Un esprit guerrier au service de la France
« C'est la gloire de la Légion d'avoir dispensé ses chefs de tourner la tête pour voir si on les suit » - Col. Druène
L’unique spécificité de la Légion étrangère réside dans le recrutement d’étrangers, formés pour porter les armes de la France dès le temps de paix ; sa vocation, historique, est l’excellence opérationnelle. De cette spécificité découlent toutefois un certain nombre de caractéristiques, dans tous les domaines et particulièrement dans sa façon de cultiver l’esprit guerrier.
Le développement de cet état d’esprit permettant de combiner aguerrissement, entretien des traditions et maîtrise de la technologie, et dont les qualités fondamentales sont la combativité, la résistance et la rusticité, procède de l’articulation fine entre la « pâte humaine » et le système de commandement chargé de le modeler en vue de vaincre au combat.
A cet égard, le recrutement à titre étranger présente des atouts exceptionnels, permettant à la Légion d’exacerber l’esprit guerrier indispensable à l’excellence opérationnelle, sous la houlette d’un commandement adapté. L’esprit fantassin, arme des plus exposées et nécessitant un fort engagement physique et moral, irrigue tout légionnaire. Il agit comme une référence commune initiale à l’ensemble des formations, quelle que soit l’arme servie. Cet esprit légionnaire, s’il est spécifique, possède néanmoins des aspects qui peuvent être transposés à d’autres unités.
Si pour la maîtrise des nouvelles technologies, la méthode Légion se traduit essentiellement par l’accent mis sur l’apprentissage du français, la culture de l’esprit guerrier s’avère plus spécifique dans les domaines de l’aguerrissement et de l’entretien des traditions. Reposant sur la possibilité d’offrir une seconde chance, il se caractérise par une forte cohésion, le culte de la mission, la rigueur dans l’exécution, la solidarité et la mémoire des Anciens. Les zones de recouvrement en sont nombreuses car l’approche est intégrale et doit être cohérente.
Offrir une seconde chance qui oblige
L’attrait majeur de la Légion repose sur sa capacité à offrir à tous, nationaux comme étrangers, la possibilité de servir la France malgré des passés parfois chaotiques. Cette seconde chance oblige autant le candidat que la Légion par son aspect dérogatoire : le candidat par l’opportunité exorbitante qui lui est offerte, l’institution en raison du risque encouru en recrutant des étrangers aux parcours et motivations divers.
Un terreau exceptionnel pour l’esprit guerrier
Cette spécificité de recrutement offre d’emblée une pâte humaine exceptionnelle. Le candidat qui se présente à la porte du Groupement de Recrutement de la Légion Etrangère (GRLE) est, sans le savoir encore, prédisposé aux privations et à l’investissement lui seront demandés, parce qu’il a surmonté des épreuves professionnelles ou personnelles, parce qu’il vient de sociétés moins confortables ou à la violence endémique, parce qu’il a déjà pratiqué la vie militaire ou, tel cet ancien sous-officier arménien, parce qu’il a tout perdu et est prêt à se donner corps et âme à une nouvelle cause. Le candidat apporte aussi une polyvalence, faite de savoir-faire acquis par l’expérience et de débrouillardise acquise par nécessité, qui se révèlera indispensable pour la vie en campagne et pour remplir la mission « à tout prix ». Pour beaucoup, la vie qu’offre la Légion, malgré ses contraintes, s’avèrera bien moins âpre que celle qu’ils ont pu connaître.

[Données sources]
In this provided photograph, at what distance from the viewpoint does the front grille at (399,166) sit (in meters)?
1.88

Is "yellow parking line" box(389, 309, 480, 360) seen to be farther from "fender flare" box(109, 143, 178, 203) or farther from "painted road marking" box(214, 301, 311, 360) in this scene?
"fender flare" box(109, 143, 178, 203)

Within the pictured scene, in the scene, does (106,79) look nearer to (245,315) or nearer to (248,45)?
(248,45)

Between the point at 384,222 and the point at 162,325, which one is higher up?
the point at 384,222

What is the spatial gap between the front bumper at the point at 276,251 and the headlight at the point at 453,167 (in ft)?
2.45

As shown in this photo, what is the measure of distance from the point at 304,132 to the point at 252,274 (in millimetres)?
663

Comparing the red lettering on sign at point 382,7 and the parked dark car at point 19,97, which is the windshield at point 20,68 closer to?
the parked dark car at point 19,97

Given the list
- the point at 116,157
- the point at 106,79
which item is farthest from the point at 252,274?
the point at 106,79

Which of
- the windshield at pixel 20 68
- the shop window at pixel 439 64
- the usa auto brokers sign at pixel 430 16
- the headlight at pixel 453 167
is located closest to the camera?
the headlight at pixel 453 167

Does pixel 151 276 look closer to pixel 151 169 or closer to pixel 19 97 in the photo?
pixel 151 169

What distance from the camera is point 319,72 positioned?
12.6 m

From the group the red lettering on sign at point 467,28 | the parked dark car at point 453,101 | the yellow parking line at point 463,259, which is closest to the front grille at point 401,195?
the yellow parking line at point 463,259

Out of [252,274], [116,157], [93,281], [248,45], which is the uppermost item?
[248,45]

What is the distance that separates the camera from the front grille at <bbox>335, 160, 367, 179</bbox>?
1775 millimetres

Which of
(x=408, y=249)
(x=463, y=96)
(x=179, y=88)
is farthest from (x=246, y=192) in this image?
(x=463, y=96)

Travail à faire:
[a] Dans le texte sur l'esprit guerrier de la Légion étrangère, relevez tous les traits énumérés après les mots « il se caractérise par ».
[b] Mettez sous forme de liste numérotée les lignes des entrées, depuis la ligne qui contient « From the group » jusqu'à la fin des entrées, ces deux limites comprises, sans reprendre les lignes vides.

Réponses détaillées:
[a]
- une forte cohésion
- le culte de la mission
- la rigueur dans l'exécution
- la solidarité
- la mémoire des Anciens

[b]
1. From the group the red lettering on sign at point 467,28 | the parked dark car at point 453,101 | the yellow parking line at point 463,259, which is closest to the front grille at point 401,195?
2. the yellow parking line at point 463,259
3. Out of [252,274], [116,157], [93,281], [248,45], which is the uppermost item?
4. [248,45]
5. What is the distance that separates the camera from the front grille at <bbox>335, 160, 367, 179</bbox>?
6. 1775 millimetres
7. Which of
8. (x=408, y=249)
9. (x=463, y=96)
10. (x=179, y=88)
11. is farthest from (x=246, y=192) in this image?
12. (x=463, y=96)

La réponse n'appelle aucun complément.